TASK DIRECTIONS
Leaving out pictures, output exactly the lines below from the one that has "رب گوجه چین" through the one that has "Прописи Проф-Пресс Рабочая", and nothing else.

INPUT RECORDS
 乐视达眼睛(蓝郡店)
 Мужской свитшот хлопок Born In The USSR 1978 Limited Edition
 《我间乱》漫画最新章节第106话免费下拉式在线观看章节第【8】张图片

--

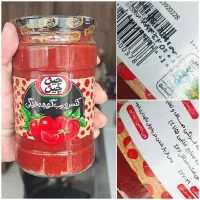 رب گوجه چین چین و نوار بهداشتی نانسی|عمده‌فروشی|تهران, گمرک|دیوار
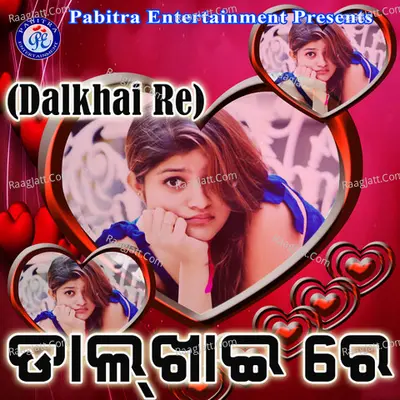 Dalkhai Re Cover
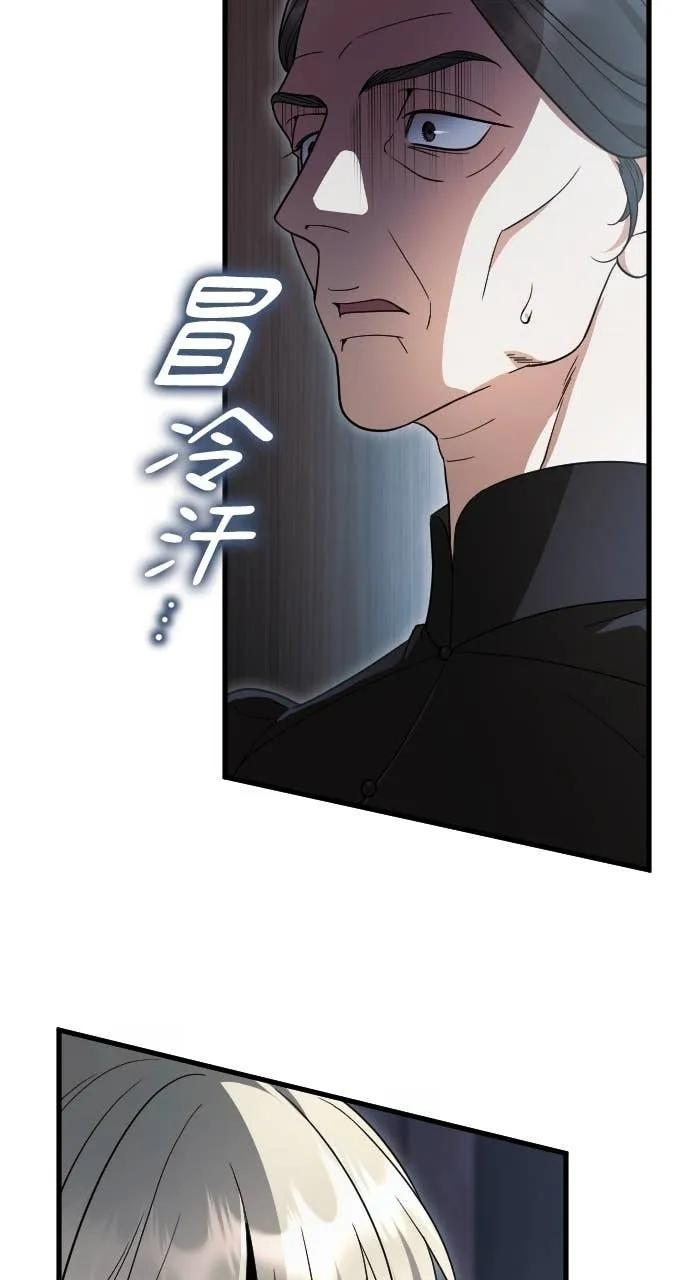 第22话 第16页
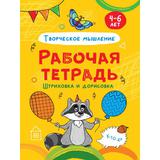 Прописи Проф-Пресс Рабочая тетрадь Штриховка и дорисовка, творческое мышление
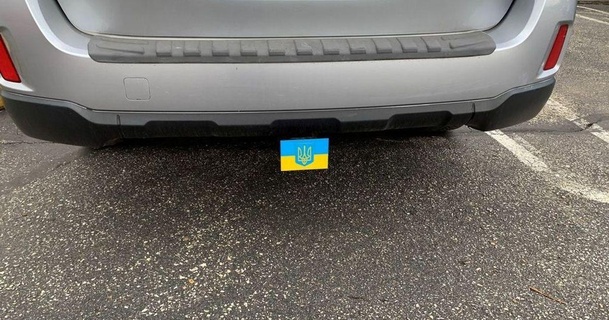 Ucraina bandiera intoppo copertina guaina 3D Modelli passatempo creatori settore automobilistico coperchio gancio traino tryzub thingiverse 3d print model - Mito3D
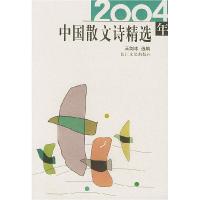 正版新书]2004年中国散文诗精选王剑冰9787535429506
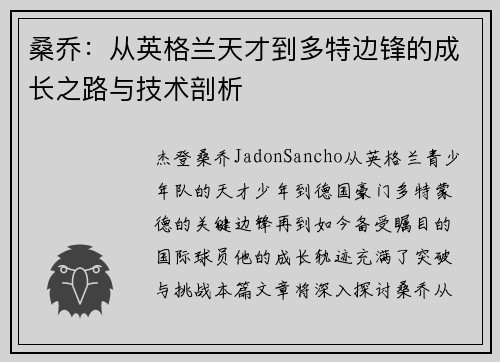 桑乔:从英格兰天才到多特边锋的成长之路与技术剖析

YOUR RESPONSE
 رب گوجه چین چین و نوار بهداشتی نانسی|عمده‌فروشی|تهران, گمرک|دیوار
 Dalkhai Re Cover
 第22话 第16页
 Прописи Проф-Пресс Рабочая тетрадь Штриховка и дорисовка, творческое мышление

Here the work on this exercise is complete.